PP34A-04
Can Convergent Cross Mapping Untangle Idiosyncratic Speleothem Proxy Records to Reveal the Structure of Shared Climate Forcing?

Wednesday, 16 December 2015: 16:45
2012 (Moscone West)
Amy E Frappier, Skidmore College, Saratoga Springs, NY, United States
Abstract:
Rapid growth and development of speleothem paleoclimatology has generated diverse and important new terrestrial paleoenvironmental proxy records that increasingly illuminate both the enormous potential and great complexity of cave proxy systems and speleothem data. Speleothem records commonly exhibit complex covariation patterns between proxy variables (i.e. carbon and oxygen isotopes, various trace element concentrations and ratios, stratigraphic characteristics, growth rates, etc...). Such covariation patterns frequently change sign and magnitude over time, and often show periods without significant correlation that alternate with times with strongly coupled behavior. These patterns are evident when comparing records between sites and stalagmites, and even within a single stalagmite. Instability in covariation patterns and low long-term correlations both limit our confidence in applying speleothems proxy transfer functions over long time periods. Are these complex covariation patterns meaningful or merely mirages? When two speleothem records show the same result, replication is considered by the community to be evidence that both records are highly sensitive to a common climate signal and are thus reliable proxies for that climate signal. Signals derived from a single speleothem dataset could be noise, and thus of limited value until it is validated by the replication test. Are speleothems naturally idiosyncratic and noisy? Must all speleothem records be duplicated to establish reliability?

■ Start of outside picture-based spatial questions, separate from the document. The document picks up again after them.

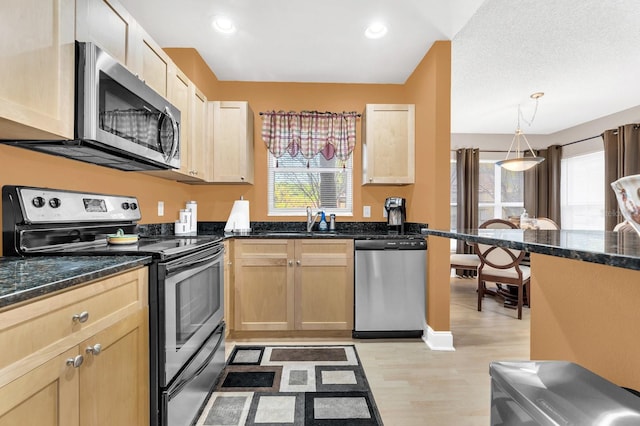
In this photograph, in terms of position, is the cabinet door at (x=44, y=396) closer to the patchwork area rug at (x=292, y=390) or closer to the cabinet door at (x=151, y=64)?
the patchwork area rug at (x=292, y=390)

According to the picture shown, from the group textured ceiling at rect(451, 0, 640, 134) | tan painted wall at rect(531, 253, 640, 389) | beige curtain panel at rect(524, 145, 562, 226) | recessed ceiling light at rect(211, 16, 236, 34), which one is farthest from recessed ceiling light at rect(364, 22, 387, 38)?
beige curtain panel at rect(524, 145, 562, 226)

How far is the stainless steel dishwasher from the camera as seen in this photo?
2.72 meters

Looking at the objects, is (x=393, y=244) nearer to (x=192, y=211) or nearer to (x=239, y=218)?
(x=239, y=218)

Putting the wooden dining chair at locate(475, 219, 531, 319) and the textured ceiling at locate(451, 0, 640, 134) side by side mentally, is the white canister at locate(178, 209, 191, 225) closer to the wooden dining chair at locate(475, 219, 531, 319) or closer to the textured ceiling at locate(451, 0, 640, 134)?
the textured ceiling at locate(451, 0, 640, 134)

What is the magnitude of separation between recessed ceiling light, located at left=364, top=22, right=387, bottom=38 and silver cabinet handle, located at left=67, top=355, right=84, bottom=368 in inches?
102

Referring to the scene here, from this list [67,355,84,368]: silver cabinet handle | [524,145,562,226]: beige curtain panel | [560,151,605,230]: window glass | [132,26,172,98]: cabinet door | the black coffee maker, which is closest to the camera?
[67,355,84,368]: silver cabinet handle

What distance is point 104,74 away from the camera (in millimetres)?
1346

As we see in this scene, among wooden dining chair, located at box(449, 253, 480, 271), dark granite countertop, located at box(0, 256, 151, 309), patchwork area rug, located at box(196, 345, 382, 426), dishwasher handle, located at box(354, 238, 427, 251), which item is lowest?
patchwork area rug, located at box(196, 345, 382, 426)

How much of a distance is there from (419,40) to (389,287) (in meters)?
2.08

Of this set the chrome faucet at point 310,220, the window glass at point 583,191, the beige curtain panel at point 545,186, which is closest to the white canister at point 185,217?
the chrome faucet at point 310,220

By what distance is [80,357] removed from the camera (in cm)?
93

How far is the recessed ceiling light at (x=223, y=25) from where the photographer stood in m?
2.31

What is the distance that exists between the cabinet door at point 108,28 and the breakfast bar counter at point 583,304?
163 cm

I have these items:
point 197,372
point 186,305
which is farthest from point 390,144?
point 197,372
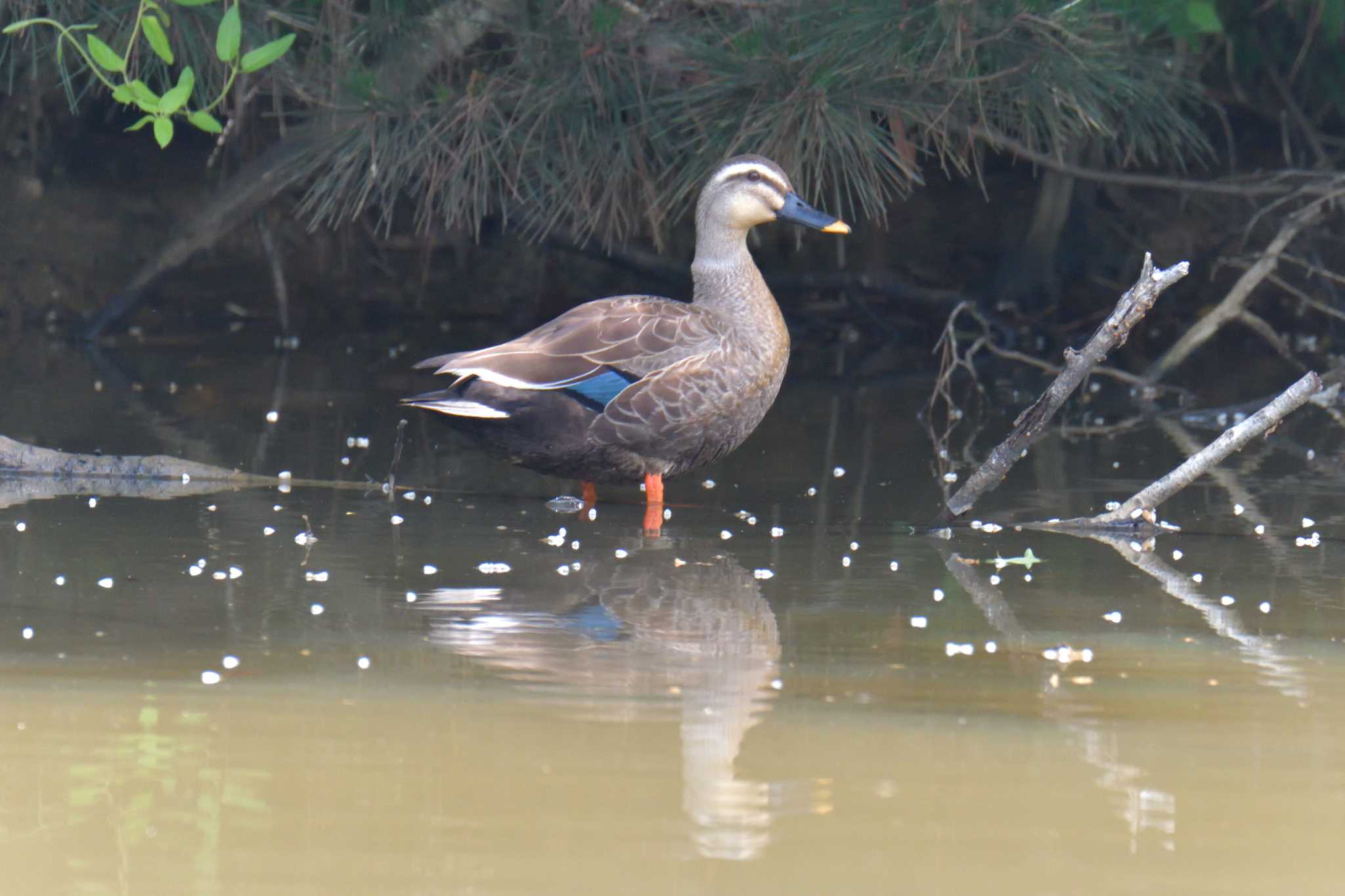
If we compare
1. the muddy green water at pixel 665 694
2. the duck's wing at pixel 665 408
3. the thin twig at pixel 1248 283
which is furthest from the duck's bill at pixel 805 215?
the thin twig at pixel 1248 283

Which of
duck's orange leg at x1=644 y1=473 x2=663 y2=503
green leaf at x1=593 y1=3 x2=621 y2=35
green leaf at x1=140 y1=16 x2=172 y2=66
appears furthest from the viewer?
green leaf at x1=593 y1=3 x2=621 y2=35

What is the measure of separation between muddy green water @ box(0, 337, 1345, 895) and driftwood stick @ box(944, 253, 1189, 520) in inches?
8.7

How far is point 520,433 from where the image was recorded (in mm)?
6195

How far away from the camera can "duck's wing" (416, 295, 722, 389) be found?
20.1 ft

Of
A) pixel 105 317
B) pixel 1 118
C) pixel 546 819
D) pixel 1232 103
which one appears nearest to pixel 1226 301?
pixel 1232 103

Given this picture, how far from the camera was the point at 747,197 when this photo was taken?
6.80 meters

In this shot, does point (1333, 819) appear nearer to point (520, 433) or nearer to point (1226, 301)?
point (520, 433)

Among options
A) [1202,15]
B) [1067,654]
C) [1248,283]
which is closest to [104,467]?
[1067,654]

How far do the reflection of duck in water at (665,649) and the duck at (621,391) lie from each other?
73 cm

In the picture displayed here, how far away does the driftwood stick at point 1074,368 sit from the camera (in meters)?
5.61

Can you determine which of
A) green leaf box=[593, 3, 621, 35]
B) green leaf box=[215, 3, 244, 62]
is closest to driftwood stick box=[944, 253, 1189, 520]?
green leaf box=[215, 3, 244, 62]

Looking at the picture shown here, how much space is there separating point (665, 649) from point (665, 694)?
446 mm

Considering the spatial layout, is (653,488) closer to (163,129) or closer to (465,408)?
(465,408)

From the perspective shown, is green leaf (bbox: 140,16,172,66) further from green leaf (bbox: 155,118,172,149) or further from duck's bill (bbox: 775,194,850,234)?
duck's bill (bbox: 775,194,850,234)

I consider whether Convergent Cross Mapping (CCM) may offer a fruitful approach to these problems. CCM is a powerful statistical tool developed in George Sugihara’s lab for complex dynamical systems that tests the direction of causality and strength of forcing among multiple time-series variables. I apply CCM to speleothem timeseries records to 1) reconstruct the underlying state climate variable of interest over time (in this case, precipitation), and 2) determine the directions of causality and strength of coupling, both among these proxy records and with respect to precipitation. The efficacy of CCM for unraveling the idiosyncracies of speleothems and their complex covariation patterns, as well as the implications of CCM for speleothem paleoclimatology is discussed.